___ Texto de leitura ___

Escrita e Invenção
Doris
Rinaldi
O
poeta Manoel de Barros, em seu livro de memórias sobre a infância, intitulado Memórias
Inventadas, abre o trabalho com a seguinte afirmação:“Tudo o que não invento é falso”.[1] Outro
poeta, Ferreira Gullar, em recente entrevista, diz: “Um poema é uma invenção.
Ele não existe antes de ser feito. Pode até sair outro... Poesia é uma aventura
para captar coisas que não existem. Não está formulada. Ela não é nada. Ela é
uma vontade, uma possibilidade. Só quando começa a escrever é que ganha forma”.[2]
Iniciar
um trabalho sobre o tema da escrita convocando os poetas, quando a perspectiva
adotada é a psicanalítica, vem reafirmar a posição sustentada tanto por Freud
quanto por Lacan de que, diante da arte, estamos na condição de aprendizes, ou
seja, o artista sempre precede o psicanalista e lhe abre os caminhos. Frente ao
enigma da feminilidade, Freud sugeriu que consultássemos os poetas....[3].
Ainda
que a psicanálise funde sua práxis na suposição de que o inconsciente é um saber
falado, o interesse pela escrita está presente desde cedo na obra
freudiana, quando aconselha que o sonho seja lido como uma “escritura
sagrada” ou como um rébus a ser
decifrado, devendo ser tomado ao pé da letra, o que pressupõe que o
inconsciente deve ser pensado como um sistema de inscrições.

___ Material ___

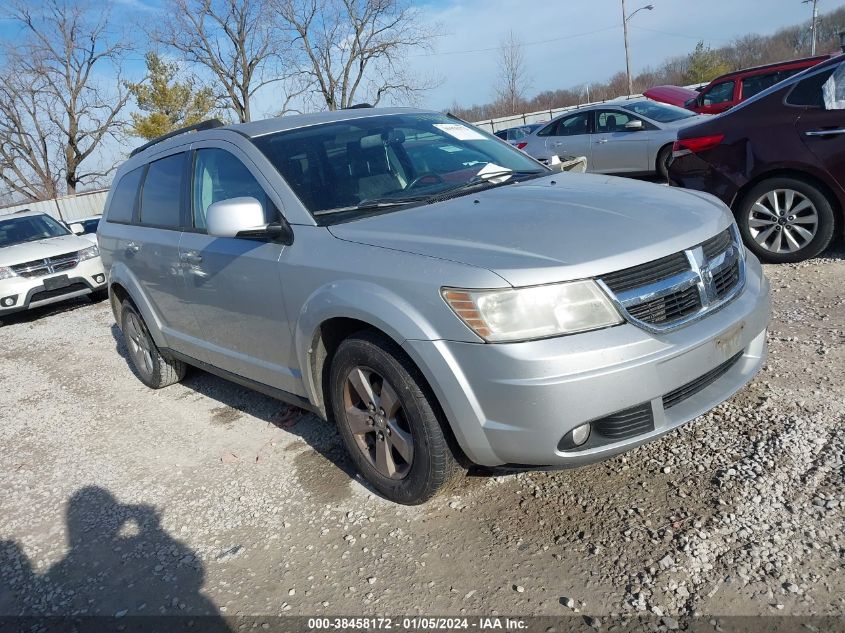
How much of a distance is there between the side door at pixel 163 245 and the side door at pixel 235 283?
16cm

___

Objetivo: Reescreva o trecho do texto sobre escrita e invenção que começa em "Escrita e Invenção" e termina em "é uma invenção.", trocando "entrevista" por "conversa". Os dados provêm de outra fonte.

Resultado:
Escrita e Invenção
Doris
Rinaldi
O
poeta Manoel de Barros, em seu livro de memórias sobre a infância, intitulado Memórias
Inventadas, abre o trabalho com a seguinte afirmação:“Tudo o que não invento é falso”.[1] Outro
poeta, Ferreira Gullar, em recente conversa, diz: “Um poema é uma invenção.